▶ [Instructions]:
1. Please answer these questions about the forum thread on removing adjacent duplicates from a linked list, one answer per line:
(a) What output does the poster expect for the input 'google'?
(b) What type is the data member of struct node?
(c) How many views does the thread show?
2. Condense the paragraph of the linked-list forum thread that begins "As the title mentioned" into a short bulleted list, keeping its main facts.

▶ [Text passage]:
Reputation: 9
As the title mentioned, I have to remove adjacent duplicates in linked list such that if input is 'google', output should be 'le'. I'm supposed to code it in C. I've written 70% of the code, except that I don't know how to continuously loop till all adjacent duplicates are removed. I'm removing adjacent duplicates in remove_adjacent_duplicates() function, and since I don't know how to put terminating condition in loop, I've merely used if-else loop. But my code in remove_adjacent_duplicates() function might contain mistakes, so please rectify it if any and please give solution to looping till all adjacent duplicates are removed. Here's my code-
#include <stdio.h>
#include <stdlib.h>
#include <string.h>
struct node //node creation
{
char data;
struct node *next;
};
void remove_adjacent_duplicates(struct node** head_ref)
{
struct node* current = *head_ref;
struct node* cnext = NULL; //the one next to current one
int flag=0;
cnext = current->next; //storing next
//printf("%c %c %d\n",current->data,cnext->data,flag);
if(cnext->data==current->data)
{
flag=1;
while(cnext->data==current->data)
{
cnext=cnext->next;
}
current=cnext;
cnext = current->next; //storing next
}
else
{
current=current->next;
cnext = current->next; //storing next
}
//printf("%c %c %d\n",current->data,cnext->data,flag);
if(flag) *head_ref = current;
}
void push(struct node** head_ref, char new_data)
{
struct node* new_node = (struct node*)malloc(sizeof(struct node));
new_node->data = new_data;
new_node->next = *head_ref;
*head_ref = new_node;
}
void printList(struct node* head)
{
if (head == NULL)
{
printf("NULL\n\n");
return;
}
printf("%c->",head->data);
printList(head->next);
}
int main()
{
char s[100];
int i;
struct node* a = NULL;
printf("Enter string: ");
scanf("%s",s);
for(i=strlen(s)-1;i>-1;i--){
push(&a, s[i]); //last in first out, so in reverse g is last but first to come out
}
printf("\nConverting string to linked list: \n");
printList(a);
//printf("%c",current->data); prints first letter of a
remove_adjacent_duplicates(&a);
printList(a);
return 0;
}
Upvotes: 0
Views: 164
Reputation: 33666
A few issues ...

▶ [Dataset content]:
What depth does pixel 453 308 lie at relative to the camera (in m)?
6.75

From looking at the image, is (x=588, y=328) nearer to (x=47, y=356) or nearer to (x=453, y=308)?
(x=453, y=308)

▶ [Answers to the tasks]:
1.
(a) 'le'
(b) char
(c) 164

2.
- Goal: remove adjacent duplicates from a linked list, so the input 'google' becomes 'le'.
- The code must be written in C, and about 70% of it is done.
- The removal happens in the remove_adjacent_duplicates() function.
- The poster doesn't know how to keep looping until all adjacent duplicates are gone, so an if-else is used instead of a loop with a terminating condition.
- The function may contain mistakes, and the poster asks for them to be corrected.
- The poster also asks for a way to loop until every adjacent duplicate is removed.